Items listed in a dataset
◇ ◇ ◇
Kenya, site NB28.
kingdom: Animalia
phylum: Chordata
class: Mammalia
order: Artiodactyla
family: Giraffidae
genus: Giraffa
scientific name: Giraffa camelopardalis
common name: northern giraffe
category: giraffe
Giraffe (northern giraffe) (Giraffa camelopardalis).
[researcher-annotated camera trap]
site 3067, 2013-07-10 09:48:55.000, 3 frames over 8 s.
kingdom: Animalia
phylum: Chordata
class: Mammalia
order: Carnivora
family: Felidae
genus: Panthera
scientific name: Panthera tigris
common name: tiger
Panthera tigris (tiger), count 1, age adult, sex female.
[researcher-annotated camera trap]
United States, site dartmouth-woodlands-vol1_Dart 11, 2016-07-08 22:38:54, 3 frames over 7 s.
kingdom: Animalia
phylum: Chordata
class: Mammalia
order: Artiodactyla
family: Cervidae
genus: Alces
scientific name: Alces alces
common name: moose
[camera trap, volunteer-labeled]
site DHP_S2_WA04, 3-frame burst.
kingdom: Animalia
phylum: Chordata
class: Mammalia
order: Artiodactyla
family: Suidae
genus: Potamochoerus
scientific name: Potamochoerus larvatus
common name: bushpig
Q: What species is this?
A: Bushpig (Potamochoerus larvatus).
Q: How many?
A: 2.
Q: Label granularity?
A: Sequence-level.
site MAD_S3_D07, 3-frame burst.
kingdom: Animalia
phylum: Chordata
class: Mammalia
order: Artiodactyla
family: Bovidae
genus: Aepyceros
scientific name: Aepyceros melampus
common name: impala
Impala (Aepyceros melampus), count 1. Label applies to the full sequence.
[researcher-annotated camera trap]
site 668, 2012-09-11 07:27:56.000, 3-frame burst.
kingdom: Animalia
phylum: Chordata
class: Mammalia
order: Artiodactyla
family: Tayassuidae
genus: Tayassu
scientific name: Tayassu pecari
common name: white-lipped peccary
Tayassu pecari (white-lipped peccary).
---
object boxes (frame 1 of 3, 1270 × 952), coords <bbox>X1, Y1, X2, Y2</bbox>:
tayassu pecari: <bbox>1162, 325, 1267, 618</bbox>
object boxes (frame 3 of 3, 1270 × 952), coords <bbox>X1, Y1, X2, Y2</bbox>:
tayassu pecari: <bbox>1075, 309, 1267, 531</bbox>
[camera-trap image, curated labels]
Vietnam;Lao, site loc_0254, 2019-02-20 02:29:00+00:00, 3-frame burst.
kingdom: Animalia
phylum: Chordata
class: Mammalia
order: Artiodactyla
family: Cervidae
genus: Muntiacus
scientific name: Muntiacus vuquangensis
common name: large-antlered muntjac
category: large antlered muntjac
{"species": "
◇ ◇ ◇
** WHAT THE TASK ASKS **
For the entries above, transcribe precisely the lines from the one with "Q: What species is this?" through the end, including both.

** SOLUTION **
Q: What species is this?
A: Bushpig (Potamochoerus larvatus).
Q: How many?
A: 2.
Q: Label granularity?
A: Sequence-level.
site MAD_S3_D07, 3-frame burst.
kingdom: Animalia
phylum: Chordata
class: Mammalia
order: Artiodactyla
family: Bovidae
genus: Aepyceros
scientific name: Aepyceros melampus
common name: impala
Impala (Aepyceros melampus), count 1. Label applies to the full sequence.
[researcher-annotated camera trap]
site 668, 2012-09-11 07:27:56.000, 3-frame burst.
kingdom: Animalia
phylum: Chordata
class: Mammalia
order: Artiodactyla
family: Tayassuidae
genus: Tayassu
scientific name: Tayassu pecari
common name: white-lipped peccary
Tayassu pecari (white-lipped peccary).
---
object boxes (frame 1 of 3, 1270 × 952), coords <bbox>X1, Y1, X2, Y2</bbox>:
tayassu pecari: <bbox>1162, 325, 1267, 618</bbox>
object boxes (frame 3 of 3, 1270 × 952), coords <bbox>X1, Y1, X2, Y2</bbox>:
tayassu pecari: <bbox>1075, 309, 1267, 531</bbox>
[camera-trap image, curated labels]
Vietnam;Lao, site loc_0254, 2019-02-20 02:29:00+00:00, 3-frame burst.
kingdom: Animalia
phylum: Chordata
class: Mammalia
order: Artiodactyla
family: Cervidae
genus: Muntiacus
scientific name: Muntiacus vuquangensis
common name: large-antlered muntjac
category: large antlered muntjac
{"species": "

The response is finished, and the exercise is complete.